We previously showed that diverse stimuli activate the thick ascending limb of Henle’s loop (TAL) to synthesize tumor necrosis factor-alpha (TNF), which subsequently acts as an endogenous inhibitor of the Na(+)-K(+)-2Cl(-) cotransporter (NKCC2). Moreover, renal-specific silencing of TNF unmasks salt-dependent increases in blood pressure via a mechanism involving NKCC2A. The objective of the present study was to determine the effects of TNF on NKCC2 isoform and angiotensinogen (AGT) expression in the renal cortex under conditions of hypotonic stress.

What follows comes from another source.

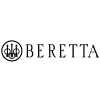 Beretta Gear Coupon Codes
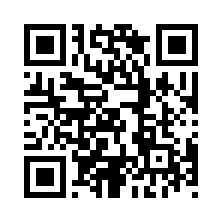QR Code for 1DriQSunyPDteMYbm7wfsHtkHzcaW2vKkX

Mice given a low salt (0.02% NaCl) diet (LS) for 7 days exhibited a 62±7.4% decrease (p<0.5, n=4) in TNF mRNA expression in the renal cortex, compared with mice ingesting a normal salt diet (NSD), which was associated with a concomitant 4-fold increase in renal cortical AGT mRNA accumulation (p<0.05, n=4). Mice ingesting LS also exhibited about a 63% increase (p<0.05, n=4) in cortical TAL phospho-NKCC2 (pNKCC2) expression and a 3-fold increase in NKCC2B mRNA abundance without a concurrent change in NKCC2A mRNA accumulation. The increases in AGT and NKCC2B mRNA abundance were increased by 6-fold (p<0.05, n=4 ) and 5-fold (p<0.05, n=4), respectively, in mice ingesting LS that also received an intrarenal injection of a lentivirus construct designed to specifically silence TNF in the kidney (U6-TNF-ex4) compared with mice injected with control lentivirus (U6). The effects of a single intrarenal injection of murine recombinant TNF (5ng/g body weight) or saline control for 24 hr on renal AGT and NKCC2 mRNA levels were then determined in mice that ingested LS for 7 days. Administration of TNF inhibited the increase of AGT and NKCC2B mRNA abundance by approximately 42±5.9% and 49±6.5% respectively, p<0.05, n=4 ) in mice exposed to hypotonic stress. Similarly, intrarenal injection of TNF inhibited the increase in pNKCC2 by approximately 54% (p<0.05, n=4 ) in renal cortex from mice given LS for 7 days. Collectively, these findings suggest that downregulation of renal TNF production in response to hypotonic conditions contributes to the regulation of sodium chloride reabsorption via adaptive increases in AGT as well as a selective effect on NKCC2B, which is exclusively expressed by macula densa cells in the renal cortex.